Sam’s Club comps, excluding the impact of fuel sales, rose 1.6% compared with a growth of 0.1% in the prior-year quarter. Comp sales growth was better than the company’s expectations of around 1% growth. Comp traffic grew 1.1%, while ticket increased 0.5%. e-commerce sales positively impacted comps by approximately 0.8% in the quarter.

Wal-Mart Stores, Inc. Price, Consensus and EPS Surprise

Wal-Mart Stores, Inc. Price, Consensus and EPS Surprise | Wal-Mart Stores, Inc. Quote

Other Financial Updates

Wal-Mart ended the quarter with cash and cash equivalents of $6.55 billion, total long-term debt of $33.8 billion, long-term capital lease obligations of $6.3 billion and shareholders’ equity of $76.1 billion.

At the end of first-quarter fiscal 2018, Wal-Mart generated cash flow from operations of $5.39 billion and incurred capital expenditures of $1.99 billion, resulting in free cash flow of $3.39 billion.

Wal-Mart paid $1.55 billion in dividends during the quarter.
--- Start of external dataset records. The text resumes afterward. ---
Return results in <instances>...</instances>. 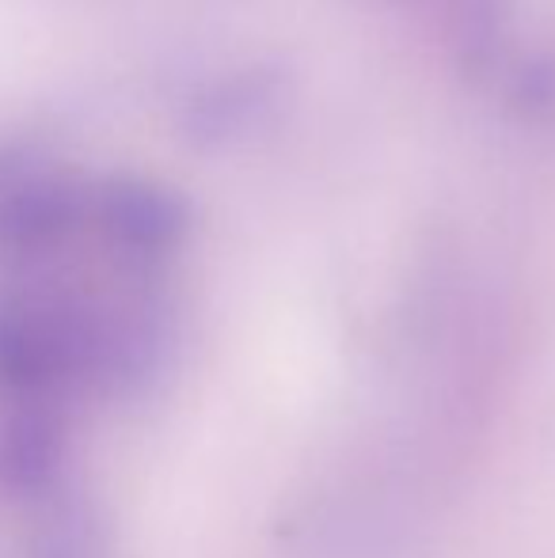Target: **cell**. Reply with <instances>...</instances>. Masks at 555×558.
<instances>
[{
    "label": "cell",
    "mask_w": 555,
    "mask_h": 558,
    "mask_svg": "<svg viewBox=\"0 0 555 558\" xmlns=\"http://www.w3.org/2000/svg\"><path fill=\"white\" fill-rule=\"evenodd\" d=\"M270 96H275V81H267L263 73H244L232 76V81H221L217 88H209L206 96L194 104L191 111V130L198 137L209 141H225L232 133L248 130L263 111L270 107Z\"/></svg>",
    "instance_id": "5b68a950"
},
{
    "label": "cell",
    "mask_w": 555,
    "mask_h": 558,
    "mask_svg": "<svg viewBox=\"0 0 555 558\" xmlns=\"http://www.w3.org/2000/svg\"><path fill=\"white\" fill-rule=\"evenodd\" d=\"M92 225L126 258L156 263L186 240L191 214L168 186L137 175H114L92 186Z\"/></svg>",
    "instance_id": "7a4b0ae2"
},
{
    "label": "cell",
    "mask_w": 555,
    "mask_h": 558,
    "mask_svg": "<svg viewBox=\"0 0 555 558\" xmlns=\"http://www.w3.org/2000/svg\"><path fill=\"white\" fill-rule=\"evenodd\" d=\"M69 434L46 399H15L0 422V490L8 498L46 501L61 490Z\"/></svg>",
    "instance_id": "3957f363"
},
{
    "label": "cell",
    "mask_w": 555,
    "mask_h": 558,
    "mask_svg": "<svg viewBox=\"0 0 555 558\" xmlns=\"http://www.w3.org/2000/svg\"><path fill=\"white\" fill-rule=\"evenodd\" d=\"M114 308L58 293H0V391L50 399L104 373Z\"/></svg>",
    "instance_id": "6da1fadb"
},
{
    "label": "cell",
    "mask_w": 555,
    "mask_h": 558,
    "mask_svg": "<svg viewBox=\"0 0 555 558\" xmlns=\"http://www.w3.org/2000/svg\"><path fill=\"white\" fill-rule=\"evenodd\" d=\"M43 506L31 558H107V536L92 501L58 490Z\"/></svg>",
    "instance_id": "277c9868"
}]
</instances>
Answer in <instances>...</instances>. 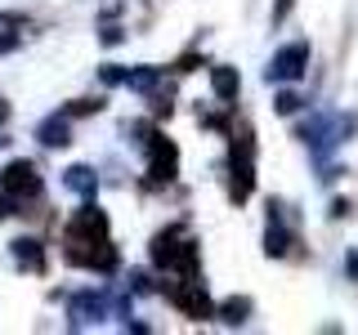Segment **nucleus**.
Instances as JSON below:
<instances>
[{"label":"nucleus","mask_w":358,"mask_h":335,"mask_svg":"<svg viewBox=\"0 0 358 335\" xmlns=\"http://www.w3.org/2000/svg\"><path fill=\"white\" fill-rule=\"evenodd\" d=\"M67 260L72 264H90V268H112V251H108V219L94 206L76 210L67 223Z\"/></svg>","instance_id":"f257e3e1"},{"label":"nucleus","mask_w":358,"mask_h":335,"mask_svg":"<svg viewBox=\"0 0 358 335\" xmlns=\"http://www.w3.org/2000/svg\"><path fill=\"white\" fill-rule=\"evenodd\" d=\"M305 63H309V45L296 40V45H287V50L273 54L268 76H273V81H300V76H305Z\"/></svg>","instance_id":"f03ea898"},{"label":"nucleus","mask_w":358,"mask_h":335,"mask_svg":"<svg viewBox=\"0 0 358 335\" xmlns=\"http://www.w3.org/2000/svg\"><path fill=\"white\" fill-rule=\"evenodd\" d=\"M0 188H5L9 197H36V193H41V174L31 170L27 161H14V165L5 170V179H0Z\"/></svg>","instance_id":"7ed1b4c3"},{"label":"nucleus","mask_w":358,"mask_h":335,"mask_svg":"<svg viewBox=\"0 0 358 335\" xmlns=\"http://www.w3.org/2000/svg\"><path fill=\"white\" fill-rule=\"evenodd\" d=\"M63 184H67V193H81V197H94V188H99V179L90 165H72V170L63 174Z\"/></svg>","instance_id":"20e7f679"},{"label":"nucleus","mask_w":358,"mask_h":335,"mask_svg":"<svg viewBox=\"0 0 358 335\" xmlns=\"http://www.w3.org/2000/svg\"><path fill=\"white\" fill-rule=\"evenodd\" d=\"M67 313H76L81 322H99V318H103V299H99V295H76Z\"/></svg>","instance_id":"39448f33"},{"label":"nucleus","mask_w":358,"mask_h":335,"mask_svg":"<svg viewBox=\"0 0 358 335\" xmlns=\"http://www.w3.org/2000/svg\"><path fill=\"white\" fill-rule=\"evenodd\" d=\"M41 139L50 143V148H63V143L72 139V126H67L63 117H54V121H45V126H41Z\"/></svg>","instance_id":"423d86ee"},{"label":"nucleus","mask_w":358,"mask_h":335,"mask_svg":"<svg viewBox=\"0 0 358 335\" xmlns=\"http://www.w3.org/2000/svg\"><path fill=\"white\" fill-rule=\"evenodd\" d=\"M215 89H220L224 98L238 94V76H233V67H215Z\"/></svg>","instance_id":"0eeeda50"},{"label":"nucleus","mask_w":358,"mask_h":335,"mask_svg":"<svg viewBox=\"0 0 358 335\" xmlns=\"http://www.w3.org/2000/svg\"><path fill=\"white\" fill-rule=\"evenodd\" d=\"M246 308H251L246 299H229V304H224L220 313H224V322H242V313H246Z\"/></svg>","instance_id":"6e6552de"},{"label":"nucleus","mask_w":358,"mask_h":335,"mask_svg":"<svg viewBox=\"0 0 358 335\" xmlns=\"http://www.w3.org/2000/svg\"><path fill=\"white\" fill-rule=\"evenodd\" d=\"M296 107H300L296 94H278V112H296Z\"/></svg>","instance_id":"1a4fd4ad"},{"label":"nucleus","mask_w":358,"mask_h":335,"mask_svg":"<svg viewBox=\"0 0 358 335\" xmlns=\"http://www.w3.org/2000/svg\"><path fill=\"white\" fill-rule=\"evenodd\" d=\"M350 273H354V277H358V255H350Z\"/></svg>","instance_id":"9d476101"}]
</instances>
The company repurchased about 31 million shares worth $3.7 billion in the quarter, with shares worth $7.0 billion remaining out of $20 billion authorized in Oct 2015.


Second-Quarter Fiscal 2018

Wal-Mart expects U.S. comp sales growth in the range of 1.5−2.0% for the 13-week period ending Jul 28. Sam’s Club comp sales, without the impact of fuel sales, are expected to increase 1–1.5%. The company expects adjusted earnings in the range of $1.00–$1.08 per share.

Fiscal 2018

The company has not provided any update on fiscal 2018 guidance during the current quarter. In fourth-quarter fiscal 2017, the company had forecasted adjusted earnings in the range of $4.20−$4.40 per share, assuming full-year effective tax rate around 32%.

Our Take

Despite the company’s efforts to boost sales and regain investors’ confidence, it still faces many headwinds, which are likely to impact earnings in the near term. Higher e-commerce investments, declining international sales and currency headwinds are also expected to impact the results negatively.

Zacks Rank and Key Picks

Wal-Mart currently carries a Zacks Rank #3 (Hold).

Better-ranked stocks in the retail sector are Rocky Brands, Inc. RCKY, The Children’s Place, Inc. PLCE and Sequential Brands Group, Inc. SQBG. While both Rocky Brands and Children’s Place sport a Zacks Rank #1 (Strong Buy), Sequential Brands carries a Zacks Rank #2 (Buy). You can see the complete list of today’s Zacks #1 Rank stocks here.

Rocky Brands posted a positive surprise of 42.9% in the preceding quarter. While Children’s Place has expected long-term earnings growth of 8.00%, Sequential Brands has expected long-term earnings growth of 15.0% for the next three to five years.